Exercise
Quote the records below in full, exactly as given, with the images taken out.

Spatial relationship records
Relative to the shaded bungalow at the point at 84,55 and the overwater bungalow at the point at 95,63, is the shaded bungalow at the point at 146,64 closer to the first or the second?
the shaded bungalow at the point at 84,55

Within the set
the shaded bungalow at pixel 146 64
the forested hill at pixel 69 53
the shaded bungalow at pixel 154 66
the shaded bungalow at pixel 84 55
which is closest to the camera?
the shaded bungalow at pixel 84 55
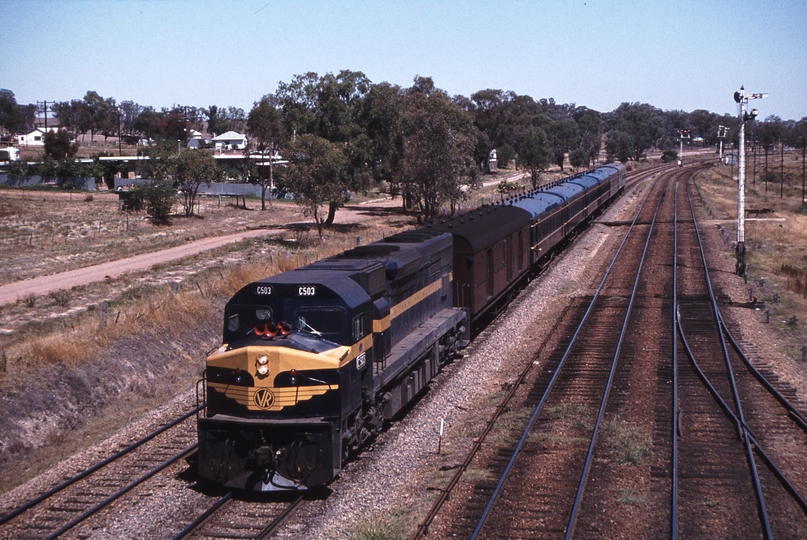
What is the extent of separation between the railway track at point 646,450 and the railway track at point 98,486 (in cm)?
Result: 537

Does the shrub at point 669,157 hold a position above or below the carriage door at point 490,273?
Answer: above

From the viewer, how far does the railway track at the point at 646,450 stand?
11.1m

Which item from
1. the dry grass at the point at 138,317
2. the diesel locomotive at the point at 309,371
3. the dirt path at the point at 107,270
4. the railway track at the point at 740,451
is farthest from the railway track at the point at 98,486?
the dirt path at the point at 107,270

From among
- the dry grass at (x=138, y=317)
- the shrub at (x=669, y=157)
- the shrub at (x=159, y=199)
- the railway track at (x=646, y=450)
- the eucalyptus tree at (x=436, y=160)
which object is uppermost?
the shrub at (x=669, y=157)

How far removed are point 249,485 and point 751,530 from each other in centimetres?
762

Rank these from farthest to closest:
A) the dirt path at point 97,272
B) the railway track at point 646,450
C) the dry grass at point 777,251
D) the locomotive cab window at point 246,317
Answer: the dirt path at point 97,272, the dry grass at point 777,251, the locomotive cab window at point 246,317, the railway track at point 646,450

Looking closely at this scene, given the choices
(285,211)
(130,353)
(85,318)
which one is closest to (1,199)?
(285,211)

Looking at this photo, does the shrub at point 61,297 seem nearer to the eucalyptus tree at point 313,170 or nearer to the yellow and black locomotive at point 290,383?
the yellow and black locomotive at point 290,383

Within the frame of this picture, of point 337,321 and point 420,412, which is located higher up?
point 337,321

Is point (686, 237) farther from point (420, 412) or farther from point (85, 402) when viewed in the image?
point (85, 402)

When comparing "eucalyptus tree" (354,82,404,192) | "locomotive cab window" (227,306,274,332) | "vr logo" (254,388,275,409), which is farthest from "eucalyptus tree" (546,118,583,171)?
"vr logo" (254,388,275,409)

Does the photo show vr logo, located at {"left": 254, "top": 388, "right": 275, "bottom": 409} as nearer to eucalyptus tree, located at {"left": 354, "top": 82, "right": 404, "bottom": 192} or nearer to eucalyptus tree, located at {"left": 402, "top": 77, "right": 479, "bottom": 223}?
eucalyptus tree, located at {"left": 402, "top": 77, "right": 479, "bottom": 223}

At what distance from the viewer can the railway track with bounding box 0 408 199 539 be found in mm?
11430

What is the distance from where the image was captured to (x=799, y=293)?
3078 cm
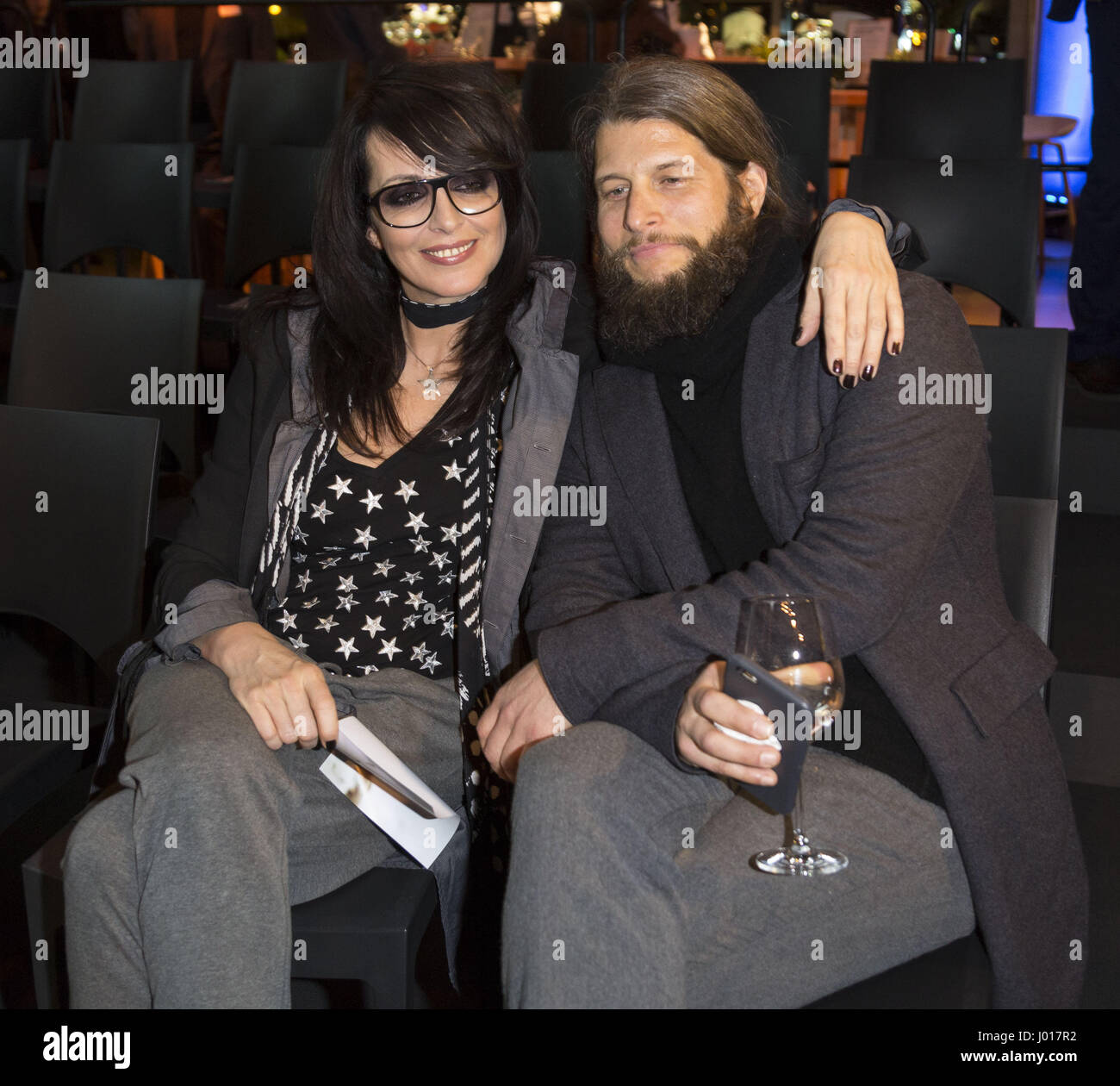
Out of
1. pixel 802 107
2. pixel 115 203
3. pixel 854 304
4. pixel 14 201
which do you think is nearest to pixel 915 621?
pixel 854 304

The reply
Relative to the shaded bungalow at the point at 84,55 and the overwater bungalow at the point at 95,63, is the shaded bungalow at the point at 146,64 closer to the first or the second?
the shaded bungalow at the point at 84,55

Within the set
the shaded bungalow at pixel 146 64
the forested hill at pixel 69 53
the shaded bungalow at pixel 154 66
the shaded bungalow at pixel 84 55
which is closest to the camera?
the shaded bungalow at pixel 84 55
What is the extent of separation between the railway track at point 646,450 and the railway track at point 98,486 (in cm)?
Result: 537

Does the shrub at point 669,157 hold a position above or below the carriage door at point 490,273?
Answer: above

From the viewer, how far does the railway track at the point at 646,450 stand?
11.1m

Which item from
1. the dry grass at the point at 138,317
2. the diesel locomotive at the point at 309,371
3. the dirt path at the point at 107,270
4. the railway track at the point at 740,451
is farthest from the railway track at the point at 98,486?
the dirt path at the point at 107,270

From among
- the dry grass at (x=138, y=317)
- the shrub at (x=669, y=157)
- the shrub at (x=159, y=199)
- the railway track at (x=646, y=450)
- the eucalyptus tree at (x=436, y=160)
which object is uppermost?
the shrub at (x=669, y=157)

How far removed are point 249,485 and point 751,530 from each other in centimetres?
762

Rank these from farthest to closest:
A) the dirt path at point 97,272
B) the railway track at point 646,450
C) the dry grass at point 777,251
D) the locomotive cab window at point 246,317
Answer: the dirt path at point 97,272, the dry grass at point 777,251, the locomotive cab window at point 246,317, the railway track at point 646,450

Looking closely at this scene, given the choices
(285,211)
(130,353)
(85,318)
which one is closest to (1,199)?
(285,211)

Looking at this photo, does the shrub at point 61,297 seem nearer to the eucalyptus tree at point 313,170 or nearer to the yellow and black locomotive at point 290,383?
the yellow and black locomotive at point 290,383

Within the frame of this picture, of point 337,321 and point 420,412, which is located higher up?
point 337,321

Is point (686, 237) farther from point (420, 412) or farther from point (85, 402) when viewed in the image?
point (85, 402)

When comparing "eucalyptus tree" (354,82,404,192) | "locomotive cab window" (227,306,274,332) | "vr logo" (254,388,275,409), which is farthest from "eucalyptus tree" (546,118,583,171)?
"vr logo" (254,388,275,409)

Does the photo show vr logo, located at {"left": 254, "top": 388, "right": 275, "bottom": 409} as nearer to eucalyptus tree, located at {"left": 354, "top": 82, "right": 404, "bottom": 192} or nearer to eucalyptus tree, located at {"left": 402, "top": 77, "right": 479, "bottom": 223}?
eucalyptus tree, located at {"left": 402, "top": 77, "right": 479, "bottom": 223}

At what distance from the viewer can the railway track with bounding box 0 408 199 539 be found in mm?
11430

What is the distance from where the image was captured to (x=799, y=293)?
3078 cm
Out of
1. pixel 802 107
2. pixel 115 203
3. pixel 854 304
4. pixel 14 201
which do you think is nearest to pixel 915 621?
pixel 854 304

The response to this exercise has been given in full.